** WHAT THE TASK ASKS **
Reproduce word for word everything in the text on exercise and weight loss from "It turns out that diet" down to "those unhealthy items.".

** GIVEN TEXT **

Have you ever known someone who absolutely killed themselves in the gym, but never seemed to lose any weight? Have you been that person yourself?
It’s more common than you might think, and when it happens, it can be very frustrating and demoralizing for people who are trying to lose weight. Some people who experience this problem may conclude that exercise is pointless and they’re just genetically doomed to be fat.
Fortunately, this is not the case. New research shows that exercise on its own is often not enough to lose weight. It turns out that hitting the gym is much more effective when it’s complemented by a healthy diet. In fact, changing what you eat may be far more effective than the treadmill when it comes to shedding unwanted pounds.
It’s long been conventional wisdom for doctors and nutritionists alike that a sedentary lifestyle—that is, not getting enough exercise—is the primary cause of obesity.
While there’s some truth to this, more recent scientific findings indicate that obesity has a whole lot more to do with what we put into our bodies than what we do (or don’t do) with them.
A study conducted by researchers at Loyola University of Chicago’s Stritch School of Medicine was performed to determine what the relationship was between levels of physical activity and weight gain.
Participants in the study included over 1,900 adults living in the United States, Jamaica, the Seychelles, Ghana and South Africa. At the start of the two-year study, the participants were asked to wear a special tracking device on their bodies for one week. This device monitored the amount of time they spent exercising. The purpose of doing this was to determine if these adults met the US Surgeon General’s physical activity recommendations, which call for a minimum of two and a half hours of moderate exercise per week.
The height, weight and body fat percentage of each participant was measured and recorded at the beginning of the study. Follow-up measurements were taken one year later, and a third time one year after that.
The purpose of all this was to determine whether or not the individuals who met the surgeon general’s guidelines for exercise experienced a greater amount of weight loss versus the ones who didn’t. The results were quite surprising.
It turned out that contrary to what most people would expect, the people who met the exercise guidelines were more likely to have gained weight than the ones who didn’t. What’s going on here?
It turns out that diet plays a bigger role in cutting unwanted pounds than exercise. If an obese person is hitting the gym, but still eating tons of surgery snacks and fast food, that person will have a harder time losing weight than an obese person who doesn’t exercise, but instead adopts a diet that cuts out those unhealthy items.
This isn’t to say that exercise is a waste of time—not at all! Even if isn’t as effective for weight loss as eating clean, exercise still helps build muscle mass and strength, improves cardiovascular health, lowers blood pressure (cardio exercise specifically) and improves physical endurance. The endorphin rush that comes from a good workout can also fend off depression and help people feel more optimistic, happy and confident.

** DATA EXCERPTS **
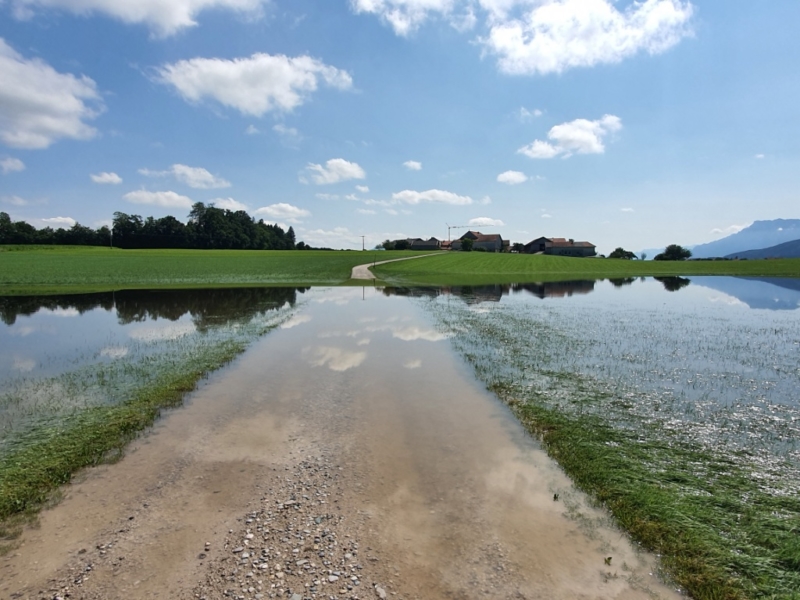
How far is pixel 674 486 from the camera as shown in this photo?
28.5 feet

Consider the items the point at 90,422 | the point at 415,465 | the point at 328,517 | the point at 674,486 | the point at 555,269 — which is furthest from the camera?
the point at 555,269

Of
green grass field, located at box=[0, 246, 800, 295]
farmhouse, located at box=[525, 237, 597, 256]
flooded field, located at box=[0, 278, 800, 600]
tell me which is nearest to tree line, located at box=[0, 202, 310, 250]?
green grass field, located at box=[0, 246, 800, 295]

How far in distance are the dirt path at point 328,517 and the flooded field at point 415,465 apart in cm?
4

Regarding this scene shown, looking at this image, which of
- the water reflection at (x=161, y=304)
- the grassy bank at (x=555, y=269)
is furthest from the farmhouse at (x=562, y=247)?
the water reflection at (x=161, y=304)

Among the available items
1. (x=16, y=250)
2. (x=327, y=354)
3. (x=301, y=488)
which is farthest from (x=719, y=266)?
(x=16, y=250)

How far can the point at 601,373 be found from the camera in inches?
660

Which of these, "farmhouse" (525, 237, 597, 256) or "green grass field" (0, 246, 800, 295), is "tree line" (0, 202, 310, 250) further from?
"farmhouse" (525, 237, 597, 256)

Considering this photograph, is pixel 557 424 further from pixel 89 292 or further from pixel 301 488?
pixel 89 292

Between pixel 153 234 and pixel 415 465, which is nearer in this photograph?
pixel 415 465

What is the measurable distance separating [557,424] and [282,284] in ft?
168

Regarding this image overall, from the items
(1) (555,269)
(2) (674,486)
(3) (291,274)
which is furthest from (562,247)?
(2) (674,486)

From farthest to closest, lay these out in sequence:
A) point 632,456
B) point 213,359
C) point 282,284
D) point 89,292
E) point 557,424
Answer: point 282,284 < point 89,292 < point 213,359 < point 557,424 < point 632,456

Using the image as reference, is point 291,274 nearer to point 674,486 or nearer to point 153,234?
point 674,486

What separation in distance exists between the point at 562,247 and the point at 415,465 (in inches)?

** RESULT **
It turns out that diet plays a bigger role in cutting unwanted pounds than exercise. If an obese person is hitting the gym, but still eating tons of surgery snacks and fast food, that person will have a harder time losing weight than an obese person who doesn’t exercise, but instead adopts a diet that cuts out those unhealthy items.